Jedenfalls kam ich an den Ersatzlaptop gestern nicht mehr. Aber vielleicht heute. Mein Sohn und >>>> Schlinkert zum Abendessen im Gespräch, vorher noch mit Hesse, die auf Sizilien war; daß Sizilien einmal meine Zweitheimat war. Daß der Vater ihres Sohnes gestorben. Wie ihr das dort nachging. „Immer mehr Freunde, jetzt, sterben.“ Daß, Ursula, auch dieses nun anfängt: „Alles ist eitel“ (der alte Brahms) und „Was bleibt, sind die Dinge“ (der alte Goethe); – Ernst Bloch indes, auf dem Sterbelager: „Ich bin wahnsinnig neugierig!“ So ist es hintertragen. Egal, ob die Anekdote stimmt, wird sie für mich ein Lebensmotto bleiben. Der herumpeesende, lachende kleine Junge am See: so vorbehaltlos, so ohne Selbstreserviertheit, so ganz-die-Welt als er. Er als sie. Zähne wie Naturperlchen, und obsidialer Glanz auf den Augen.
Es sind Erledigungstage bis Paris. Die Pavoni muß in die Reparatur. Gewaschen werden muß. Zwischen Decke und oberer Wand hängen schwere Spinnennetze, an den Wänden die grauen Hauchs von Kokons, in denen Motten noch schlafen. Müßte man mal staubabsaugen. „Absaugen“, abortus: die Neigung, sie besser zu lassen, sie zu erlauben, zuzulassen.

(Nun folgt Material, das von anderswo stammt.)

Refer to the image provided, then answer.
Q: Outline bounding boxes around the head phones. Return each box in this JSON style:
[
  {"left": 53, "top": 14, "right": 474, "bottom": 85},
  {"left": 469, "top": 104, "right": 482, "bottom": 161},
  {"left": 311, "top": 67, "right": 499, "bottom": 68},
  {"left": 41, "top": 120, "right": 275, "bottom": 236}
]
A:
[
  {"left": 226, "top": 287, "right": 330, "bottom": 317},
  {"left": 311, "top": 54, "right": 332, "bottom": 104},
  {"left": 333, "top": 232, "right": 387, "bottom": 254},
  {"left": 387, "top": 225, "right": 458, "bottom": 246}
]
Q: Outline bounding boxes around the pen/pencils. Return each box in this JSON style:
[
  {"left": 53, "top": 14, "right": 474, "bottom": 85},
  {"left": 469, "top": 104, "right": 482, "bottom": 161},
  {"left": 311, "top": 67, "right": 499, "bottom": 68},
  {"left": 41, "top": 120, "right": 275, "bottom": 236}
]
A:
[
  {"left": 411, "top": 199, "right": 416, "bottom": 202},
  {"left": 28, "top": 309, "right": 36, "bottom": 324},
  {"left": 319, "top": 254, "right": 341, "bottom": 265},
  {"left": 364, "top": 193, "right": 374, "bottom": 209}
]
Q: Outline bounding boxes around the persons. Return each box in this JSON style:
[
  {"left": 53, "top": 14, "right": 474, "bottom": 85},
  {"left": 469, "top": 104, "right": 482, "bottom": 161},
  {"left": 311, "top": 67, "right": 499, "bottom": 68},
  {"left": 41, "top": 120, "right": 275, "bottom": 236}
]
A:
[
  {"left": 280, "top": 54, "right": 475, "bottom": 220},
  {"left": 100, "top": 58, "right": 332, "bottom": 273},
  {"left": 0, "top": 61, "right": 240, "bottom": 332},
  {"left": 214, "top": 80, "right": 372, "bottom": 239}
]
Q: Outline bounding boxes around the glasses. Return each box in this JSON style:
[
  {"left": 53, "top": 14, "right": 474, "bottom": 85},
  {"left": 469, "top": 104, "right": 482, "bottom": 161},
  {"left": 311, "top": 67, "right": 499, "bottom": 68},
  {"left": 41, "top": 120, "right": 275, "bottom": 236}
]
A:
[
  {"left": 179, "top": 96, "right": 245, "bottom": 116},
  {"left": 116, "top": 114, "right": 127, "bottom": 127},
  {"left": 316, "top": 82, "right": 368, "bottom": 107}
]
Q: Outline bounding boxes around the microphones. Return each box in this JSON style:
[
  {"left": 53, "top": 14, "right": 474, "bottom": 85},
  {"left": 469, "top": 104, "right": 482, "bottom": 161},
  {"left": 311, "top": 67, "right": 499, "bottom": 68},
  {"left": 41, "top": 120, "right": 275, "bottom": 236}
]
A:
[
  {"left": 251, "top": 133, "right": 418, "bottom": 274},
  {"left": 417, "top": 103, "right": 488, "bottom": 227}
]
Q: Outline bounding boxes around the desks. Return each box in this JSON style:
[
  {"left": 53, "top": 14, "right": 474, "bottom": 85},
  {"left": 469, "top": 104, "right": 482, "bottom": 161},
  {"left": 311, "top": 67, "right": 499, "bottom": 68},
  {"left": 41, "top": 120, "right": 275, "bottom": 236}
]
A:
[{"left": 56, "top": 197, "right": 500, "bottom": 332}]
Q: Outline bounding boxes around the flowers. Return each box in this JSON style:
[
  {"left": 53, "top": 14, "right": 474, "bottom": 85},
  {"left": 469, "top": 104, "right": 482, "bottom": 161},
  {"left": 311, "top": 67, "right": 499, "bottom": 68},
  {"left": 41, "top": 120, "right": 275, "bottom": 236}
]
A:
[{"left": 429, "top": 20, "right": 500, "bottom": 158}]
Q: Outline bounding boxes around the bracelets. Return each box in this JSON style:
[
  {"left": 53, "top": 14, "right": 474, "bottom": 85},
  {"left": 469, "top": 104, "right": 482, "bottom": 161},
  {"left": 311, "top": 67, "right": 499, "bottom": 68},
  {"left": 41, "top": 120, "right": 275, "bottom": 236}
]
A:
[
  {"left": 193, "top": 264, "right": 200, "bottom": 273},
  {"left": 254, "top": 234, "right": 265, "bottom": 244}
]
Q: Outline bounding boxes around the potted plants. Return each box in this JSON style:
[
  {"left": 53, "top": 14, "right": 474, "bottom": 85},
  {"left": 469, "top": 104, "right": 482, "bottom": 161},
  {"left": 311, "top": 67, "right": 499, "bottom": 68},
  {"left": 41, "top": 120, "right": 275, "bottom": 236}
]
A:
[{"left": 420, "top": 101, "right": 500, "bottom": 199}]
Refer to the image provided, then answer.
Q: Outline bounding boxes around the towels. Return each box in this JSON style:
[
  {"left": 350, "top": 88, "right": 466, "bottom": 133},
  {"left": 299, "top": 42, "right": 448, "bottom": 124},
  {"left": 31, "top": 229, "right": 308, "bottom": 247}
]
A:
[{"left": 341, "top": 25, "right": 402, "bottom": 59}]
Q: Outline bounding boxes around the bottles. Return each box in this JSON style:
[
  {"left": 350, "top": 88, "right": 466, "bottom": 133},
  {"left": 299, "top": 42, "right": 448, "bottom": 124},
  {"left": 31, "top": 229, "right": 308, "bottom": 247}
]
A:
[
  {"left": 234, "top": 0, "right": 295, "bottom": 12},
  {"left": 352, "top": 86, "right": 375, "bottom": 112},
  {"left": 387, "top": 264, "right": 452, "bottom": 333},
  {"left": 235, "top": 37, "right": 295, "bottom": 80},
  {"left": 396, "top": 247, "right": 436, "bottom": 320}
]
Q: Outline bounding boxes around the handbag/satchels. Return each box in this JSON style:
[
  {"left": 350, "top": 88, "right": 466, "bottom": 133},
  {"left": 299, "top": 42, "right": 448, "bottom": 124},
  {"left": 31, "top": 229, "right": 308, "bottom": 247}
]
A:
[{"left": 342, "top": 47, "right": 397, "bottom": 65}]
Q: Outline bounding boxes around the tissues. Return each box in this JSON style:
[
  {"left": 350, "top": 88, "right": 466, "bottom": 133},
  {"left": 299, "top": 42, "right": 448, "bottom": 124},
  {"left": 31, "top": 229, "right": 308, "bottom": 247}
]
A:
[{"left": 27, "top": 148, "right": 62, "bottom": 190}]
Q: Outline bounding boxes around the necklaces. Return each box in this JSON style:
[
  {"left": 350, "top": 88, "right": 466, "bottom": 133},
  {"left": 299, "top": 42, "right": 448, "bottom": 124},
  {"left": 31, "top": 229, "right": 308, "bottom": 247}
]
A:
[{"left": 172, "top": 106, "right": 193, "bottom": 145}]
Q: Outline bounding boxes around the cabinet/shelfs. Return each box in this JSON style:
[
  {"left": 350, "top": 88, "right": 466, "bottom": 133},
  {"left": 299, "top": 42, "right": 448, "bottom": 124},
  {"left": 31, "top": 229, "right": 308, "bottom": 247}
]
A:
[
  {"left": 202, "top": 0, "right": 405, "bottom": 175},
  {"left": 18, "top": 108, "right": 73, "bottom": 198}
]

Das Leben zulassen. Es zu erlauben: als gäb es Verbote. Wer verbietet? – Und dann „greift man“ d o c h „durch“. Oder delegiert es. Womit ich wieder bei der Vertrauensfrage wäre.
Form, Formung: Finger- und Fußnägel schneiden, das Haar schneiden, sich rasieren, die Achselhöhlen rasieren, das Geschlecht rasieren. Rasierte Gedichte. Unrasierte Gedichte. Wer mag schon Haare im Mund?
Achselkapellen.
Erde im Mund.
Mein Sohn, jetzt, sitzt im Zug. Mit einem Freund z u einem Freund. Daß der Begriff „Freund“, bei Facebook, von mir oft als unangemessen gerügt, auch wahrwird, wahrwerden kann… – man lernt sehr viel von den Kindern, auch dann noch, wenn sie Jugendliche sind. Ich will niemals diese Perspektive vergessen.
Das Leben findet einen Weg: >>>> Dr. Alan Malcolm. Man habe, erzählte gestern mein Sohn, den ersten erdähnlichen Planeten entdeckt, mit quasi denselben Bedingungen des unsren. 1600 Lichtjahre entfernt, allerdings. Die Götter reiten ziemlich geschwind. Im Amazonasgebiet werden nach wie vor neue Arten entdeckt.
Die harmonischen Stege der Schüsselbeine, inmitten ein Näpfchen fürs Öl (so der „Duftende Garten zu Erholung des Geistes“, worin >>>> Nefzaui die Clitoris mit einer Zunge vergleicht und das gesamte äußere Geschlecht mit der Spur einer Gazelle im Wüstensand: so gesehen wäre „Der wüste Sand“ ein wunderbarer Gedichtbandtitel, Der Wüste Sand: >>>> The Waste Land).
(Immer wieder eine Berückung, wenn es regnet, und doch scheint die Sonne. So gerade eben geschehen.)